Paracetamol
Acetaminophen (US) / Paracetamol (rest of world)
The world's most trusted painkiller hides a surprisingly dark metabolic secret.
Billions of doses a year. One narrow safety window.
Key Facts
- 1First synthesised in 1877, but ignored for over 60 years
- 2Taken by an estimated 600 million people annually worldwide
- 3The leading cause of acute liver failure in the developed world
- 4Its exact mechanism of pain relief is still debated today
- 5Just 7.5 grams (15 extra-strength tablets) can cause fatal liver damage
The Problem
Why This Molecule Was Needed
In the mid-19th century, pain relief was crude and dangerous. Physicians relied on opium, willow bark, and coal-tar derivatives with alarming side effects. The coal-tar era produced two promising antipyretics, acetanilide (1886) and phenacetin (1887), but both carried serious risks. Physicians desperately needed something that could reduce fever and ease pain without poisoning the blood or destroying the kidneys.
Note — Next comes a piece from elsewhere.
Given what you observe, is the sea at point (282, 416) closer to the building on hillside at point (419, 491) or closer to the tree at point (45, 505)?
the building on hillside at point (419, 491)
Paracetamol was actually synthesised in 1877 by Harmon Northrop Morse, but the compound sat unstudied for decades. It was hiding in plain sight: the body's own active metabolite of both acetanilide and phenacetin, circulating in patients' bloodstreams all along, unrecognised.
The Discovery
How It Happened
First synthesis
Harmon Northrop Morse synthesises paracetamol at Johns Hopkins, but the compound is not tested in humans.
Found in urine, then forgotten
Joseph von Mering tests paracetamol clinically but incorrectly concludes it causes methemoglobinemia, confusing it with p-aminophenol. This error delays adoption by half a century.
Rediscovery by Brodie and Axelrod
Brodie and Axelrod at the NIH discover that paracetamol is the actual active metabolite of acetanilide, responsible for its antipyretic effect.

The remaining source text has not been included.